GoodBudget is the digital equivalent of one of the oldest, most traditional (and one could argue most effective) types of budgeting – the “envelope” system.

Yep, it’s exactly what it sounds like. You have an amount of money. You divide that up into different envelopes marked “rent,” “groceries,” “phone,” “utilities,” etc. When it’s time to pay those bills, you pull out the envelope and use that – and only that – money. And when the envelope is empty… well, it’s empty.

GoodBudget is set up the same way. You tell it how much money you have.  You assign ‘envelopes’ for your expenses (there are several categories that come pre-loaded such as rent, groceries, car payment and the like but you can add more) and you tell it how much you’re putting in that envelope. Then as you spend the money you enter in the amounts and the app basically counts you down.

It’s not so much tracking your spending as ‘planning’ for your spending. And there’s a big difference in those two things. Planning puts you in control of your money, not the other way around.

Like Wally, you won’t be physically hooking your banking or credit card information to the app, so you don’t have to worry about security. You’ll enter in your balances when you create your account and then enter in the money as you spend it – either on your phone or from your computer.

Finally, GoodBudget has both a free and a paid version. The set up for both is the same but the free version allows one account (like a checking account) and up to 20 envelopes while the paid version ($60/year) allows unlimited accounts and envelopes. So you could add your checking account, your husband’s checking account, your PayPal account, your savings – well, you get the idea.

Their website also features easy to follow tutorials as well as a few free online classes.
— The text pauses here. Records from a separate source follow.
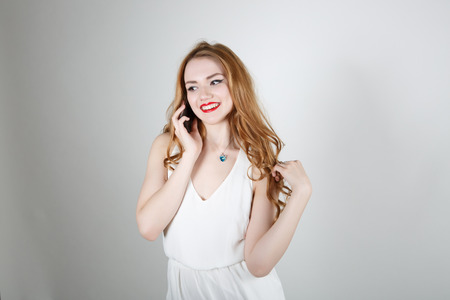 Cute girl with red hair and bright red lipstick on the phoneの写真素材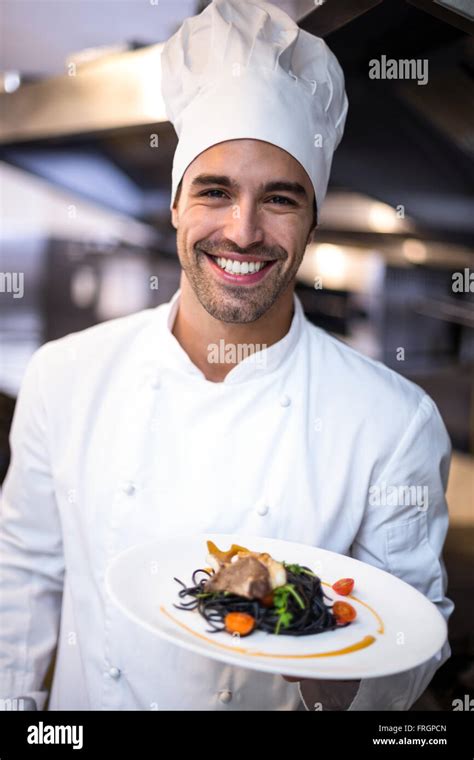 Handsome Chef Presenting Meal Stock Photo Alamy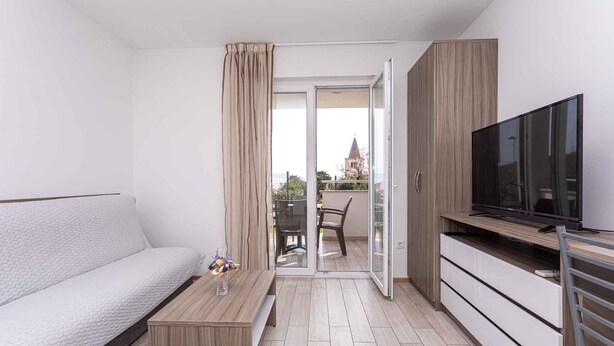 Un appartement moderne comprenant un canapé, un téléviseur, un meuble en bois et un balcon avec vue sur un immeuble.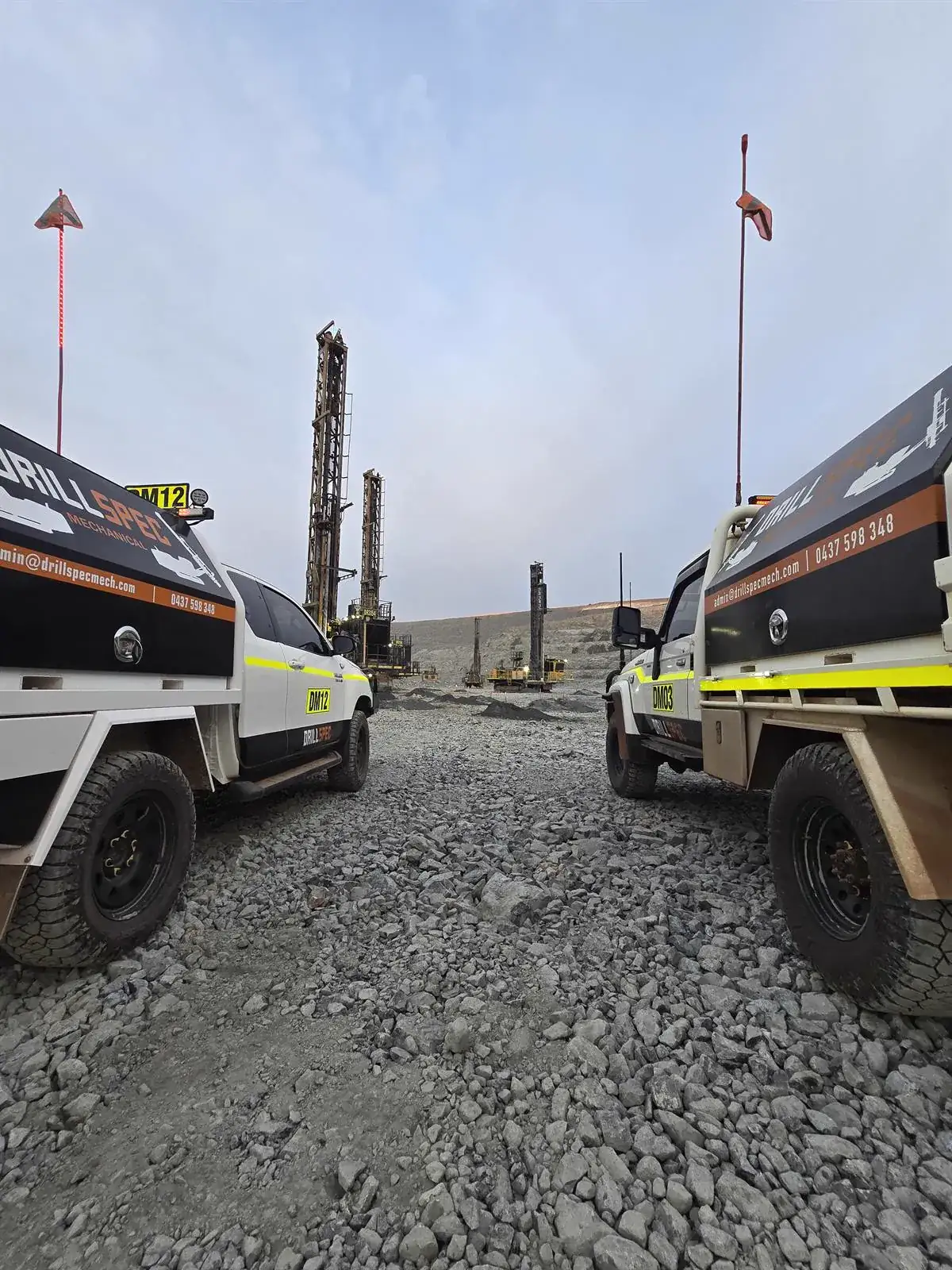 Two Drillspec service utes on the bench with production drill rigs behind at first light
The downside? It’s up to you to enter the information so it’s more high-maintenance. Of course, the upside to that is that the more you interact with your money the more aware of your spending you’ll be!

And last but not least,

 

#5  Simple

Simple is not just an app for managing your budget. It’s actually a bank account with budgeting features built-in.

Federally insured by the FDIC, Simple is a free checking account with a Visa debit card. You can set up direct deposit or transfer money from another account and then set amounts to be automatically set aside from each deposit for paying bills or towards a savings goal, like Christmas, a car, or a down payment on a home.  Simple will even help you plan out how much you need to set aside in order to reach a goal in a specific time frame. And Simple’s savings accounts are currently earning 1.55% APY – which is higher than a lot of regular banks’ savings accounts. You can even open a CD or apply for a loan.

So what’s the downside?

Well, it’s an online bank account without a local branch. So it’s not as simple as just stopping by the bank if you have a question or a problem. And while you do have a debit card, there may be ATM fees if you’re not using one of their ATM machines.

And it is a bank account – so you’ll have to qualify in order to open one.

The question really is do you NEED a bank account? If so, then Simple might be a great option. Or if you want to set up a separate account to help you save towards a specific goal or set of goals, then this could be a good choice. But if you’re just wanting a budget app, you might want to check out the other apps first.

Whatever budget app you decide on, good for you. Having a budget helps you make the most of every dollar you earn. Hey, you worked hard for that money.  Make sure your money is working just as hard for you!